João Luís Carrilho da Graça assina o projeto do Terminal de Cruzeiros de Lisboa que é inaugurado hoje

O novo Terminal de Cruzeiros de Lisboa inaugura-se hoje, em Lisboa, com vista para Alfama. O projeto pertence ao arquiteto João Luís Carrilho da Graça, autor do Pavilhão do Conhecimento (Parque das Nações), e pretende ser uma porta de entrada na cidade e, ao mesmo tempo, um novo lugar para os cidadãos da cidade. O ponto de partida para a reconversão deste lugar de quase 8 mil metros quadrados em Santa Apolónia em Terminal de Cruzeiros foi um concurso público muito participado, lançado pela Administração do Porto de Lisboa, cujo vencedor foi conhecido em 2010. Aires Mateus, ARX Portugal, Guillermo Vasquez Consuegra e Zaha Hadid receberam menções honrosas.


O Terminal de Cruzeiros é inaugurado hoje. Temos mais turistas hoje em Lisboa. Se tivesse de novo folha branca à frente, mudaria alguma coisa?
Não, absolutamente nada. A decisão de construir naquele lugar estava tomada. Há a necessidade de encaminhamento das pessoas que chegam, mas também a necessidade de fazer circular o trânsito, que está prevista. O terminal funciona em conjunto com outros terminais de transportes. O objetivo é partirem de Lisboa e voltarem. A questão da quantidade de turistas não se põe só com os cruzeiros, porque eles chegam de outras maneiras, de avião... O edifício foi pensado como um aeroporto com uma continuação - o parque urbano. As pessoas podem ir à cobertura, tem um miradouro extraordinário. A vista é fabulosa. Resolvemos finalmente a chegada e a partida de milhares de pessoas, mas demos também uma contrapartida à cidade. Talvez não devesse ser eu a dizer isto, mas o facto de o edifício ser construído para os cruzeiros não significa que seja um mero terminal, banal. Este tem uma localização privilegiada para a cidade e para o Mar da Palha. Isso, em certa medida, cria condições para que a chegada a Lisboa tenha um enquadramento diferente, que não seja uma banalidade.

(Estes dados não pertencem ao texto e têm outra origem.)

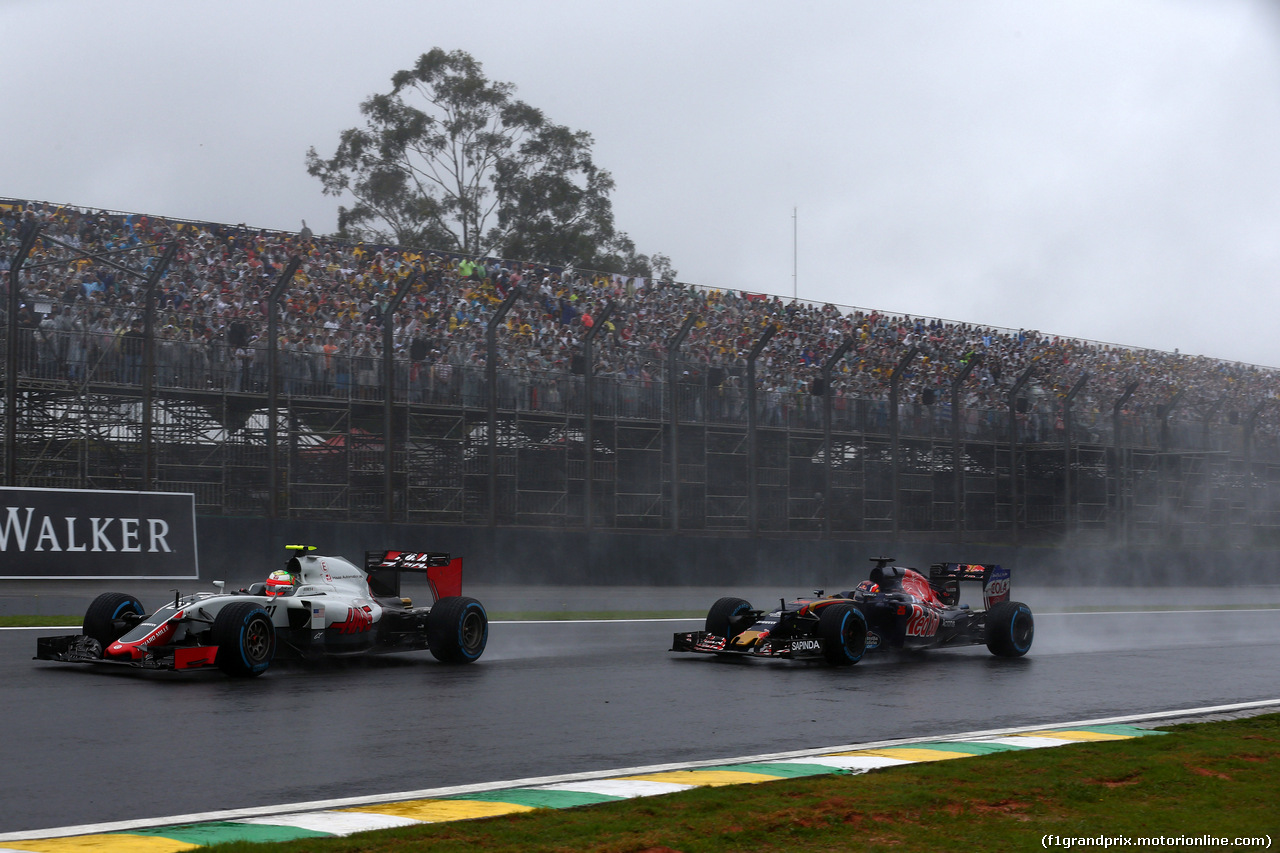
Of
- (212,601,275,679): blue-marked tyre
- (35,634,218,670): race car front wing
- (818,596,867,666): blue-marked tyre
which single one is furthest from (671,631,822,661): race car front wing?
(35,634,218,670): race car front wing

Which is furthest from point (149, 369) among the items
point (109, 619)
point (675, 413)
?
point (675, 413)

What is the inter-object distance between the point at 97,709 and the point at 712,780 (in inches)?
191

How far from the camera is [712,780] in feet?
24.2

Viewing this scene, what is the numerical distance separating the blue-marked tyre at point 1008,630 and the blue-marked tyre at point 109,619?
9.76m

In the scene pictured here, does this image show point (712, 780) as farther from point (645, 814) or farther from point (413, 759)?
point (413, 759)

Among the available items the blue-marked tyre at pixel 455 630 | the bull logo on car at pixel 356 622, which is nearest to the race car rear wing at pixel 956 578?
the blue-marked tyre at pixel 455 630

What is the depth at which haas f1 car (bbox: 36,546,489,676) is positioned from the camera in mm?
11312

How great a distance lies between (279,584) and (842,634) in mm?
5892

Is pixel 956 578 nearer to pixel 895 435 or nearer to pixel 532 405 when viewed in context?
pixel 532 405

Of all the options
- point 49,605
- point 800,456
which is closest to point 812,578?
point 800,456

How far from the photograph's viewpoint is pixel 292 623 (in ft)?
40.5

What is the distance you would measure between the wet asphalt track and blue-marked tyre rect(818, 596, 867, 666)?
0.22 meters

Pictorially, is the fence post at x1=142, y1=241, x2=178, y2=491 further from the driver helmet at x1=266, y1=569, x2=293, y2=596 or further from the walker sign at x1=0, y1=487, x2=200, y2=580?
the driver helmet at x1=266, y1=569, x2=293, y2=596

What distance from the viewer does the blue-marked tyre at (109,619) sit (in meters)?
12.0
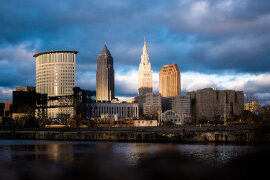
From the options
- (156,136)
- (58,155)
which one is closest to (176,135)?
(156,136)

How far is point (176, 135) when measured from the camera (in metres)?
95.9

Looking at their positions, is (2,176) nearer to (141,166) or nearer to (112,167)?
(112,167)

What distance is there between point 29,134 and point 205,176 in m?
114

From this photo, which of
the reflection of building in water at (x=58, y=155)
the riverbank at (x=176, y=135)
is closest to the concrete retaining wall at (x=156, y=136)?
the riverbank at (x=176, y=135)

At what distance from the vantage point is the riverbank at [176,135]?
85.9 meters

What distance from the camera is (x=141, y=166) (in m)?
49.3

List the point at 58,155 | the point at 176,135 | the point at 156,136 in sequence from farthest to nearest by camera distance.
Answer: the point at 156,136
the point at 176,135
the point at 58,155

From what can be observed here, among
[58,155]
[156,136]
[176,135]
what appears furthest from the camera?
[156,136]

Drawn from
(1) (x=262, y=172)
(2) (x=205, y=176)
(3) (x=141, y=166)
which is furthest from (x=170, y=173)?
(1) (x=262, y=172)

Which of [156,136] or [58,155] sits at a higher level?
[156,136]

Neste projeto usa um material novo, betão e cortiça. É para continuar?

Espero continuar. Pensei usar em outro projeto, mas este começou mais cedo. Acabou por ser o primeiro. É muito interessante independentemente do projeto. O sistema de fundações já estava feito e não permitia um peso superior ao que já suportavam e fui impelido para este betão estrutural com menos 40 por cento de massa, que pode ser usado na construção de paredes, quase como se fosse pedra. Tem capacidades de isolamento e resistência únicas. Dá uma certa leveza em relação ao volume. São os cruzeiros que estabelecem a principal relação com o edifício, enquadrado naquele parque com as árvores e com Alfama.

Está a ser construído outro projeto da sua autoria no Campo das Cebolas (antiga ribeira velha). Já se pode falar numa Lisboa de Carrilho da Graça?

(Risos) É um bocado exagerado. São dois concursos completamente diferentes, que coincidiram no tempo.

Já teve oportunidade de ver o edifício do Terminal de Cruzeiros desde o rio?

Não, ainda não. Talvez seja amanhã [hoje].